Richter syndrome (RS) is associated with poor outcome. The prognosis of patients with histologically aggressive chronic lymphocytic leukemia (CLL), or HAC, has not been studied. We aimed to correlate 2-deoxy-2-[(18)F]fluoroglucose/positron emission tomography (FDG/PET) data, histological diagnosis, clinical characteristics, and survival in patients with CLL. A total of 332 patients with CLL were histologically classified as: 95 RS, 117 HAC, and 120 histologically indolent CLL (HIC). HAC and RS patients had higher maximum standardized uptake value (SUVmax), more frequent constitutional symptoms, poorer performance status (PS), lower hemoglobin and platelets, and higher lactate dehydrogenase and β-2-microglobulin. An SUVmax ≥10 strongly correlated with mortality (overall survival [OS], 56.7 vs 6.9 months in patients with SUVmax <10 vs ≥10).

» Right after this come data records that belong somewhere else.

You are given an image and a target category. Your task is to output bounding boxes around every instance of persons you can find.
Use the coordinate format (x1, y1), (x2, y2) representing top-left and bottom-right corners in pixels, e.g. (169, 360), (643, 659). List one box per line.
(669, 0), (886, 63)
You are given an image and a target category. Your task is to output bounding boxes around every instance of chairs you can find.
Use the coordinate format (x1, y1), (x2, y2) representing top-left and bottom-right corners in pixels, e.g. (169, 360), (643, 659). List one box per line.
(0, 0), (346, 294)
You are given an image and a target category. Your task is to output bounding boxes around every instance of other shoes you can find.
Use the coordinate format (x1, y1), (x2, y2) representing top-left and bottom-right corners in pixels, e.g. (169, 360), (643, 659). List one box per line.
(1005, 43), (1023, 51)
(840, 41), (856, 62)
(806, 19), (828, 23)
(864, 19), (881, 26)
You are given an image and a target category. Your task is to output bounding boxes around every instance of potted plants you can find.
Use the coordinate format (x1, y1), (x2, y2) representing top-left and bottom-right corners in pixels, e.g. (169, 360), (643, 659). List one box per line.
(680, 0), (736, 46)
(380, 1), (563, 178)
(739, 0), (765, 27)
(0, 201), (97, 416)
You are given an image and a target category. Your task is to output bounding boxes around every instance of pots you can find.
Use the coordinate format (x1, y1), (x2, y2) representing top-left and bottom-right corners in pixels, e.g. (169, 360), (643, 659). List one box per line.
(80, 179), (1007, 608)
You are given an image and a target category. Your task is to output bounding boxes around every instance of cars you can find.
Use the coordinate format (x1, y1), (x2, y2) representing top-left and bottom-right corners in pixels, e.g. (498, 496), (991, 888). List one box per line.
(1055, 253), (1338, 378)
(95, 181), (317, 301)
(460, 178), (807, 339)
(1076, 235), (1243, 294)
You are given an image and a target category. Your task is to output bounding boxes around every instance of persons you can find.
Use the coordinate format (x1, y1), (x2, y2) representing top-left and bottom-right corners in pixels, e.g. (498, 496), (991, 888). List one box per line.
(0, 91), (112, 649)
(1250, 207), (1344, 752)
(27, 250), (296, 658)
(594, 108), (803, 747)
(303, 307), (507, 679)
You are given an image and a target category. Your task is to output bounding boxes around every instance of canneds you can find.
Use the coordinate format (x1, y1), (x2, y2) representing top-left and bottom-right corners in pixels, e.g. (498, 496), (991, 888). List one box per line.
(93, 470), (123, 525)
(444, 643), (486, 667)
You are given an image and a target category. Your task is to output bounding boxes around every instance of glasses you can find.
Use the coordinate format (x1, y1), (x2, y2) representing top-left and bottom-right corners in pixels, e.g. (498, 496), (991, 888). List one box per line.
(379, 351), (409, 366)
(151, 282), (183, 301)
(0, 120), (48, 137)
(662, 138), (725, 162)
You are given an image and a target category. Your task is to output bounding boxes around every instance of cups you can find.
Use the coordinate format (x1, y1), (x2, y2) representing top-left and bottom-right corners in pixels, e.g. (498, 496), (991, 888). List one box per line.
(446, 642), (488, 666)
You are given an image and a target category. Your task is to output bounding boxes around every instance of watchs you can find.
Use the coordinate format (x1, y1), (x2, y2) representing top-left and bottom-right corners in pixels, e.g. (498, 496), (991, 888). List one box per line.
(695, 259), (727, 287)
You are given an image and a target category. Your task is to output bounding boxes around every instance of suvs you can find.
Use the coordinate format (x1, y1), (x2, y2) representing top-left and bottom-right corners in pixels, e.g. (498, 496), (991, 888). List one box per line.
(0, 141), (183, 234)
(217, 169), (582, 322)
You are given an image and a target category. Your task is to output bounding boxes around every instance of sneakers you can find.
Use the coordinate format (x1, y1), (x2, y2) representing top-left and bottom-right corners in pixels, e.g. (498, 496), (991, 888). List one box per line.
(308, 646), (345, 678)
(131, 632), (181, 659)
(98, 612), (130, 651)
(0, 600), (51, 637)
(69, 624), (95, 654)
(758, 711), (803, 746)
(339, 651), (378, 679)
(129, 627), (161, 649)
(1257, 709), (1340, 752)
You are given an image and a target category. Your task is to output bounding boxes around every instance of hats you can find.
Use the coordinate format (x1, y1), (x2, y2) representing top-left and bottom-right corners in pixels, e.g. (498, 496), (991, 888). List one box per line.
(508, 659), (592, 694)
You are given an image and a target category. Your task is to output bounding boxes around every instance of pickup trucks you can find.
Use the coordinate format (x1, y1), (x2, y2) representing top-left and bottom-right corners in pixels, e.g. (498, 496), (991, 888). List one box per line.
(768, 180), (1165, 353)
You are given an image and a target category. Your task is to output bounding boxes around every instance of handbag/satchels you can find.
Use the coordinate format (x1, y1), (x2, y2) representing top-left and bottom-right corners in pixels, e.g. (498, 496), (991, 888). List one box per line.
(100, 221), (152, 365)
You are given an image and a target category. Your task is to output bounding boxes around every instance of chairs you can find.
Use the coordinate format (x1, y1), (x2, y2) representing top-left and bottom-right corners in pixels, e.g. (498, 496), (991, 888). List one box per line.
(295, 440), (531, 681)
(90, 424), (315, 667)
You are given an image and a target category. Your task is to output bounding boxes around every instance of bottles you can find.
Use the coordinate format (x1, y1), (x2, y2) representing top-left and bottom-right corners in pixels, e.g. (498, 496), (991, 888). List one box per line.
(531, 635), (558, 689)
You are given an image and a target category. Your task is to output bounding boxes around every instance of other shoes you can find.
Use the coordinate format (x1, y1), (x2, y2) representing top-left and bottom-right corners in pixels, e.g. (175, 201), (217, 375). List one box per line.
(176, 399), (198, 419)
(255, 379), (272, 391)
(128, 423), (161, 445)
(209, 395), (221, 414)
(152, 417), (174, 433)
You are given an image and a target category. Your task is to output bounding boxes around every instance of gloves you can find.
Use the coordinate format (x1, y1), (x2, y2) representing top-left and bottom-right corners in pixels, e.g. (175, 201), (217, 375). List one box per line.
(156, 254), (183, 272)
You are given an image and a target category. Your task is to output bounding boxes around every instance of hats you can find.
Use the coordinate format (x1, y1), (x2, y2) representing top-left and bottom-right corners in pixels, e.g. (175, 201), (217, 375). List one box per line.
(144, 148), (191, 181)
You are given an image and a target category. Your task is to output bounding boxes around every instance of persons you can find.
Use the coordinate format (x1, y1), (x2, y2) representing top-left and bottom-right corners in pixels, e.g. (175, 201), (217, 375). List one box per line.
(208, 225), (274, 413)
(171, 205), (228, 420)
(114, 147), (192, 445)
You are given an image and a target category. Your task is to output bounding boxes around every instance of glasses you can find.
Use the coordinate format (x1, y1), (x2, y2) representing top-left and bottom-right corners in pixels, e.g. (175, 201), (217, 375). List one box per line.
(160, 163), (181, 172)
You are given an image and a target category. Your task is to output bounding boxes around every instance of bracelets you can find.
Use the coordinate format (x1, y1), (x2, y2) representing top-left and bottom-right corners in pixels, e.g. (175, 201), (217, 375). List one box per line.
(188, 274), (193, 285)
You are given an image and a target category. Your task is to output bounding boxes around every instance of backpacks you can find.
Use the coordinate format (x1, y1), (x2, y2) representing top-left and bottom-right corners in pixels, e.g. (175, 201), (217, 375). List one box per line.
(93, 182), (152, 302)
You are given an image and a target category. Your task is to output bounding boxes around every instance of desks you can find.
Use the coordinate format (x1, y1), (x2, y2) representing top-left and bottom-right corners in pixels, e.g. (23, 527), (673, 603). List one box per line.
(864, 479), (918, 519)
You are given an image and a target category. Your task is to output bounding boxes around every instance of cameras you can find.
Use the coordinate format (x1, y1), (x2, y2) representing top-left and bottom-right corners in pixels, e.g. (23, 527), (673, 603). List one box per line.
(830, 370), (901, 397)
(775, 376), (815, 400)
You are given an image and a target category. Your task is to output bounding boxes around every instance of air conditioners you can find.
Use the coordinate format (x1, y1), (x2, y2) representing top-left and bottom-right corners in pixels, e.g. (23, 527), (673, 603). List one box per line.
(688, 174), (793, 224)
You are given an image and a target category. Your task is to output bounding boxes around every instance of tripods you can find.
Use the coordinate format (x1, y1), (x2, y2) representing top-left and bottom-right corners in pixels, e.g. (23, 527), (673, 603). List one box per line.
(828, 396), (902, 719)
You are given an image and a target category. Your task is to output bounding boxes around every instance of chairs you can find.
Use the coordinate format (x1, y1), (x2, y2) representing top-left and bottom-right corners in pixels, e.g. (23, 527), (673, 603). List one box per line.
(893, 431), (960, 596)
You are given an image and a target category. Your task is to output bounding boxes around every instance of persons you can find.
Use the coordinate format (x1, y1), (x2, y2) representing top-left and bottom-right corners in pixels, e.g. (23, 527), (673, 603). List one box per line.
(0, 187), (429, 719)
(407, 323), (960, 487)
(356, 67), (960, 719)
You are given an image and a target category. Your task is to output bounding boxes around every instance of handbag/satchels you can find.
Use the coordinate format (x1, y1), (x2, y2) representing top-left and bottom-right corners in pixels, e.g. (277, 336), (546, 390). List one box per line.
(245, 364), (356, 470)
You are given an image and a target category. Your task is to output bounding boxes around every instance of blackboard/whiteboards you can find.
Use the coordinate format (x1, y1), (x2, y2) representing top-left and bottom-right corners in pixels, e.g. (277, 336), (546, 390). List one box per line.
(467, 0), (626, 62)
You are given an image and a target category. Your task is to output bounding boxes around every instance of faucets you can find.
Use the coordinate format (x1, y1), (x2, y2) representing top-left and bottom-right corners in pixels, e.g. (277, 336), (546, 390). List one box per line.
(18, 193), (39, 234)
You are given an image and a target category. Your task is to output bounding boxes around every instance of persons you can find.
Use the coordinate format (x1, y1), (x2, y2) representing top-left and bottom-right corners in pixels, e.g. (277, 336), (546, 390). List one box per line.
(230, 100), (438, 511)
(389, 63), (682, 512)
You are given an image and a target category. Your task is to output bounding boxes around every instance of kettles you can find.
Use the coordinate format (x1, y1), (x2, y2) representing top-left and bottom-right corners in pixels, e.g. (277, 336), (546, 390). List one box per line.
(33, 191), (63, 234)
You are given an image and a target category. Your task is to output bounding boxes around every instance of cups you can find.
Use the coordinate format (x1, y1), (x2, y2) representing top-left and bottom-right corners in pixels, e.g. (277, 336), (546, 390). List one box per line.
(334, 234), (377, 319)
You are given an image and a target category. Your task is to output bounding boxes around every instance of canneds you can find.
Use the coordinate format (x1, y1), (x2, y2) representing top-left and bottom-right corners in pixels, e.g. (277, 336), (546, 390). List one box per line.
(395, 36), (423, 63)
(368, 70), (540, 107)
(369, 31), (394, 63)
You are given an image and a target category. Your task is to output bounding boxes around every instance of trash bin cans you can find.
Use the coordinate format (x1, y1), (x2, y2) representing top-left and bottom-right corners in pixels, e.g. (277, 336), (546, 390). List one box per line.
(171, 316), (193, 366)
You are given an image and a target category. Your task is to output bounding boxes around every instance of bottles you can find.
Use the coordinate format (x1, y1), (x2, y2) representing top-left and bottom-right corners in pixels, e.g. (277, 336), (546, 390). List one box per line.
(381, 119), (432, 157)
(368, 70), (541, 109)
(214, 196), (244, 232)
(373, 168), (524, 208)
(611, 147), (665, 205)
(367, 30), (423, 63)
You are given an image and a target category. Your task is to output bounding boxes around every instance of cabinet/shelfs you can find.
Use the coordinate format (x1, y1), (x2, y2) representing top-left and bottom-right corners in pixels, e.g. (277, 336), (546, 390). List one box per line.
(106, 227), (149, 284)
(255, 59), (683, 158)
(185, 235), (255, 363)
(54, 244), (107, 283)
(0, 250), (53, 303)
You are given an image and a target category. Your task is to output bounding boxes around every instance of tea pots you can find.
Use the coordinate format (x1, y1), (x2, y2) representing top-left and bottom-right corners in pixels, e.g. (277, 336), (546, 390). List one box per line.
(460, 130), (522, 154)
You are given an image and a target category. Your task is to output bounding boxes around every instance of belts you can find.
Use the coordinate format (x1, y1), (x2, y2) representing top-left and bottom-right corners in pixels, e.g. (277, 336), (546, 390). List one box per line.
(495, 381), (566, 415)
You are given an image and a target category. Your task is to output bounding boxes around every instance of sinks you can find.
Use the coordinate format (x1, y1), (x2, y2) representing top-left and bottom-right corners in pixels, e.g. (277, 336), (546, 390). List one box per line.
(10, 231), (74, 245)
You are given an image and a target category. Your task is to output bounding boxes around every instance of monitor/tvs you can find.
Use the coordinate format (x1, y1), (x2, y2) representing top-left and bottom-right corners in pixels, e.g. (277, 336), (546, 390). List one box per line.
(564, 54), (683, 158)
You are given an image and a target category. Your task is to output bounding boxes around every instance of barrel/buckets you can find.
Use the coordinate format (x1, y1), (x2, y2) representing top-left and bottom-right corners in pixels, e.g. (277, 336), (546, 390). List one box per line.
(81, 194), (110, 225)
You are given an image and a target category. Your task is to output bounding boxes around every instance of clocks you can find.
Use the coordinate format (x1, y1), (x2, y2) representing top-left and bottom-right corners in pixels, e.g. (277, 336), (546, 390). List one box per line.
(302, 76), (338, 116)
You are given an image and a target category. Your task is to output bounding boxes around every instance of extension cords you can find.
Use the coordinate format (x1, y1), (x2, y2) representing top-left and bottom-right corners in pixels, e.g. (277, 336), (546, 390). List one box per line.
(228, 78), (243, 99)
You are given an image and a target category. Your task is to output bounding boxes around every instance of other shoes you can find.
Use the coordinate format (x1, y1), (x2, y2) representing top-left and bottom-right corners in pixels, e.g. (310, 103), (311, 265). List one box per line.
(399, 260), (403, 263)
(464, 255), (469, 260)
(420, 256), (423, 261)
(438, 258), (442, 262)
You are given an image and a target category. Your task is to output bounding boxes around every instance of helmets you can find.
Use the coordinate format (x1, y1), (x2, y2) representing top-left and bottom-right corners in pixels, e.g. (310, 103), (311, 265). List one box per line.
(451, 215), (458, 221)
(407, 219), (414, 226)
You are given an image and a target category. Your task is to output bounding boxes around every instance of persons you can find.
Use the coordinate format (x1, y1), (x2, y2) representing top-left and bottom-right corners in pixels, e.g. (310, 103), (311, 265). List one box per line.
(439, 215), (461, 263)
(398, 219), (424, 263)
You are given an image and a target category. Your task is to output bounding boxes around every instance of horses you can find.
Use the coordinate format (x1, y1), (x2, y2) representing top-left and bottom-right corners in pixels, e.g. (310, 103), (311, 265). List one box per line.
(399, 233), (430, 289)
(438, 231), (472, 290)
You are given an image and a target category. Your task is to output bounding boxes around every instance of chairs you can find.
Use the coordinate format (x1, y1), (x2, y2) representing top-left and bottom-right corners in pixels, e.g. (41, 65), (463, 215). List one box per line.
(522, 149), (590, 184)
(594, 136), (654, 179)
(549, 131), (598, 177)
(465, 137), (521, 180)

Survival of patients with RS and HAC was similar among patients with SUVmax <10 or ≥10. SUVmax ≥10, PS ≥2, bulky disease, and age ≥65 were independently associated with shorter OS. In patients undergoing both fine-needle aspiration and biopsy, the former proved diagnostically inadequate in 23%, 29%, and 53% of HIC, HAC, and RS, respectively. FDG/PET is a useful diagnostic tool in patients with CLL and suspected transformation. Patients with HAC show different characteristics and worse prognosis compared with those with HIC. Patients with different CLL phases, but similar SUVmax have similar outcome. Tissue biopsy should be preferred for diagnosing RS.

Figure 1

Study population selection process. The figure illustrates the 2-step process leading to the identification of patients with CLL and concurrent FDG/PET and tissue specimens.

Figure 2

OS according to SUV_max. OS of patients with SUV_max ≥10 or SUV_max <10 across CLL histologies.

Figure 3

OS according to histology and SUV_max. OS of patients with RS, HAC, or HIC among patients with SUV_max <10 (A) or ≥10 (B).

Figure 4

OS according to SUV_max and disease extent by FDG/PET. OS of patients with PET-lim disease and SUV_max <10, PET-ex disease and SUV_max <10, PET-lim disease and SUV_max ≥10, or PET-ex disease and SUV_max ≥10.